The Guardian brings the world’s internet use to life in animated feature

The newspaper explores the quirks of digital life around the world, in an animated piece that recreates WhatsApp in India, Google in China, and Cuba’s ‘el paquete semanal’

A new Guardian article uncovers the vast differences in internet usage across nations – from India’s love of WhatsApp (used by 200 million people in the country) to the censorship experienced in China – and uses some pretty snappy digital design to do it.

It’s structured to resemble familiar digital platforms, with the story of India’s love of instant messaging, and its dark side, housed in something very reminiscent of WhatsApp – right down to the three-dot typing animation and the two blue ticks. Each scroll reveals a new part of the story, including an interview framed as a WhatsApp conversation.

The section on China is designed as a Google search, with animated strikethroughs highlighting the online services that are banned in the country. For Cuba, the ‘el paquete semanal’ – an external drive filled with content that’s delivered in person – is recreated, giving a taste of the painstaking experience of copying files out of folders before returning the drive the next day.

The feature was created by the Guardian Visuals team, which explores image and graphics-led ways of sharing journalism.
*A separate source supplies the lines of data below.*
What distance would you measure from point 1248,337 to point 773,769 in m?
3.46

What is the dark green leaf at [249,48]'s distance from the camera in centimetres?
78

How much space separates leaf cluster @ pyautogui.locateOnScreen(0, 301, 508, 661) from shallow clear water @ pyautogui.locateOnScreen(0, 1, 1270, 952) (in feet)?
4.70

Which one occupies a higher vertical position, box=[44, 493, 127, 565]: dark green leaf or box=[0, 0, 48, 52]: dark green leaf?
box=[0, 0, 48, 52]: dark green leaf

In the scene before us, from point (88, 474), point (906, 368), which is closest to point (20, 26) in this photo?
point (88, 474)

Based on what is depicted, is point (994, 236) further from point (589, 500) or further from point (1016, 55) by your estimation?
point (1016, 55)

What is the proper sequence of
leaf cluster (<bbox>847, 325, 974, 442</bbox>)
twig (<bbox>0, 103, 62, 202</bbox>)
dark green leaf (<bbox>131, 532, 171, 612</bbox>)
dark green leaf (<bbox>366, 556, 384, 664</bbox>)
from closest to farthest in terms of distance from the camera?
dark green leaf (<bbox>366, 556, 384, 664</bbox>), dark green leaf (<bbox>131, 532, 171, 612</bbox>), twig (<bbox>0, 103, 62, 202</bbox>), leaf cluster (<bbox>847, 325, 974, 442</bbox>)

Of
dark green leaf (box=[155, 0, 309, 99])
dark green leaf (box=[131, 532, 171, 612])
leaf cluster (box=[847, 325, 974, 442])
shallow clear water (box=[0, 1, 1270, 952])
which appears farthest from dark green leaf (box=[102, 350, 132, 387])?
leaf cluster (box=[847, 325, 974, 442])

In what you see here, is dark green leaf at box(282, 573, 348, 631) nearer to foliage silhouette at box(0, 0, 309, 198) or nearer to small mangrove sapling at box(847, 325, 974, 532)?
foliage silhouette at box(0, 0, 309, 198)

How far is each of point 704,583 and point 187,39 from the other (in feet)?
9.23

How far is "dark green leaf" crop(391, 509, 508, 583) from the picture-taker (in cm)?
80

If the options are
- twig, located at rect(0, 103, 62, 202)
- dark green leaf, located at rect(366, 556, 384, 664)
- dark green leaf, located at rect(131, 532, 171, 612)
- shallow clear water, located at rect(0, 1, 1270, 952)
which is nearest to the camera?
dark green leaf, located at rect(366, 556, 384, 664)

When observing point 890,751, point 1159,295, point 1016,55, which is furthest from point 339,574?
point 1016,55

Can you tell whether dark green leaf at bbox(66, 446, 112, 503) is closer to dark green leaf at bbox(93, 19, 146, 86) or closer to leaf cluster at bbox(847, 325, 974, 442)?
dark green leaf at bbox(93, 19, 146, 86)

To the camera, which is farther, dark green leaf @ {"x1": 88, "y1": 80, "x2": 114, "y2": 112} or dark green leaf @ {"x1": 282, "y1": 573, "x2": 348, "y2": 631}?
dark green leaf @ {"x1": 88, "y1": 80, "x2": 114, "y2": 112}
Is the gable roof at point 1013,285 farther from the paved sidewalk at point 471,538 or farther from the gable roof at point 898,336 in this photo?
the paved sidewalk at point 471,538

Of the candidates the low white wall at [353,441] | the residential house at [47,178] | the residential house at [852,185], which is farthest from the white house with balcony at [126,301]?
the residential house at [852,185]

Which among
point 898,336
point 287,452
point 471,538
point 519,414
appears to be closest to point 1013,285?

“We wanted to keep people scrolling, and appeal to as large an audience as possible,” says designer and developer Frank Hulley-Jones, who worked on the project alongside four writers, two editors, an animator, and another designer.

“We found that the animations brought it to life really well, and with the header we wanted to be more extreme, referencing things like Weibo which has over-the-top animations and illustrations. We were also throwing in some retro references with Clippy and the file transfer. We’re hoping it shows what’s possible with animation and the web.”

The piece is an interesting take on parallax scrolling, and enjoyably meta in the way it recreates the idiosyncracies of time spent online. It’s also proving a successful way of keeping people’s attention, with Hulley-Jones telling CR the page is sitting at a healthy average of two-minutes of dwell time.